George Lucas Educational Foundation
English Language Learners

Helping English Language Learners Decipher Tough Texts

Teachers can help ELL students read at higher levels by emphasizing sentence structure and meaning making.

March 14, 2024
Courtesy of Penelope Jennewein

Helping newcomer students who have interrupted educational backgrounds read high-level English texts is an enormous challenge for classroom teachers. How do you create meaning from a huge block of text when students are struggling with basic phonics? How do you engender understanding of an English text when students are emerging English language learners (ELLs)? 

This school year I taught a class of all emerging English high school learners (generally level 1 ELLs), and I noticed that their strategy of dealing with an English text was to take out their cellphones and use Google Lens to automatically translate text in the picture. Although I didn’t want to fully discourage student use of this tool, from a teaching perspective, I didn’t want them to rely on this as their only tool. As a language learner myself, I know that simply translating a block of text is not how I learn a new language. The process of figuring out meaning helps cement new information into my brain.

The challenge is how to encourage students to engage with text in a way that maintains student engagement throughout the lesson, while making the information comprehensible. This is the routine I used.

Partner Reading Routine

I created a collaborative protocol that enabled students to work together to make meaning of the new language they were encountering. After building background, introducing key vocabulary, and chunking the text into manageable parts for pairs of students, we would begin with the partner reading routine. This is the five-step process: 

1. Teacher reads, students listen. Students are able to hear fluency from an English speaker.

2. Students read. Students work in pairs and switch off reading, following along as their partner reads. 

3. Students read again. Students read their chunk of text a second time because the repeated reading allows for increased fluency and comprehension. 

4. Students determine what it means. Students comb the text for at least three subject and verb pairs, marking them with our annotation technique. 

Then, they speak to each other about what it means. I provide sentence frames, and we spend time modeling how to have an academic discussion in English. If possible, I strategically pair students who can speak to each other in their home language, since allowing students time to process in their home language increases both comprehension and English fluency.

In this step, students translate single words or short phrases with an online or physical word-to-word dictionary. This is an opportunity for students to develop dictionary skills, as long as the bulk of the time is not spent searching for the word. At first I observed students using their phones to translate large blocks of text, but as they gained more experience with the routine, students began to trust the process and only translated words they really did not know. 

5. Write what it means. The last step is taking what they understood it to mean in their home language and putting it into English. Students are expected to write a short sentence with a “who or what,” a “do,” and a short object phrase that describes what, where, when, or how. At the beginning of the year, I found students going right to Google Translate, but as they established trust in the process, they saw what they could do without relying on translation. Later on or the following day, I might use the sentences that students generated as a lesson in grammar or as the prompt for a class discussion on meaning. 

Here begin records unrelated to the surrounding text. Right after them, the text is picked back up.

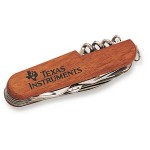 13 Function Wooden Army Style Knife (1"x3 1/2") with Logo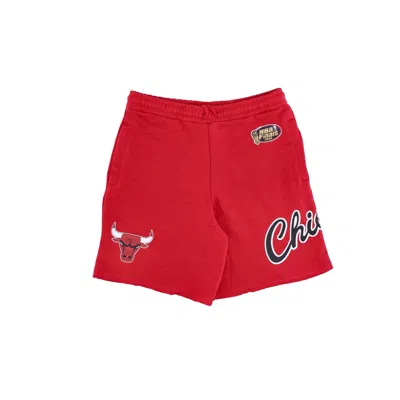 Mitchell & Ness Men's Tracksuit Shorts Nba Game Day French Terry Short Hardwood Classics Chibul Original Team Colors In Red
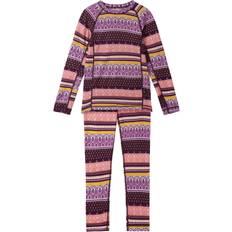 RWS (Responsible Wool Standard) Svedundertøj Børnetøj Reima Kid's Wool Bamboo Base Layer Set Taitoa - Deep Purple (5200030B-4962)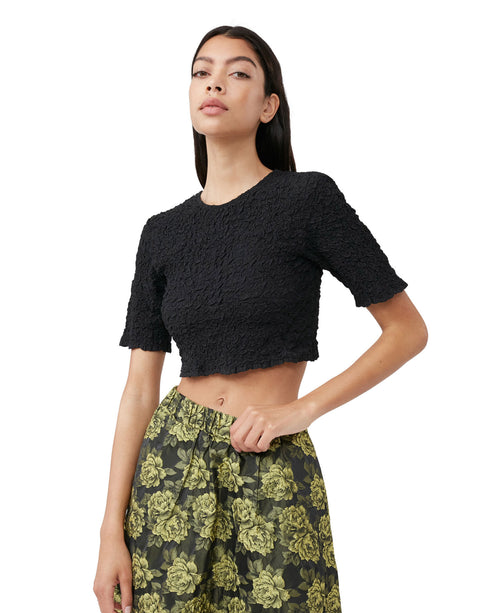 Cotton Poplin Smock Top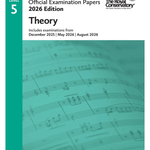 RCM 2026 Official Examination Papers: Level 5 Theory - Remenyi House of Music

breaking the code of the english language

After a few months of using this strategy, students were constructing meaning from complex texts orally and in writing. The basis of the protocol is a strong foundation in basic English sentence structure. Throughout the year I explicitly, routinely, and systematically teach that every sentence has a subject and a verb. We combined the word subject with who or what. And a verb is what the who or what does. We started with simple, bare-bones sentences (e.g., “The tools lean” or “The dogs bark”).

Following the structure of the now-out-of-print curriculum Framing Your Thoughts and the work of William Van Cleave, I add on more pieces of the sentence—pronouns, adverbs, prepositions (which is the order laid out in most curricula). Slowly we begin moving into more complex sentence patterns, such as sentences that start with dependent clauses. Although teaching grammar in a vacuum is generally not considered to be best practice, I believe that when taught in the context of language learning and deciphering text, it gives students the tools they need to construct meaning. 

This strategy showcases the amazing things that newcomers to English are capable of, and it enabled them to access much higher level text. The routine can be adapted in many different ways. For example, for classes that need more support, student pairs could wait for teacher direction after each step. Occasionally, I had certain students use a list and check off each task as they went.

In classrooms where there is such a gap between the content and what students are able to access on their own, it can be hard to find ways for students to take on the majority of academic tasks. The routine and the foundation in sentence structure enabled students to take on significant intellectual work while also hitting all four language domains. Following strong routines, separating tasks into manageable parts, and breaking down the code of the English language are all useful tools to help students succeed.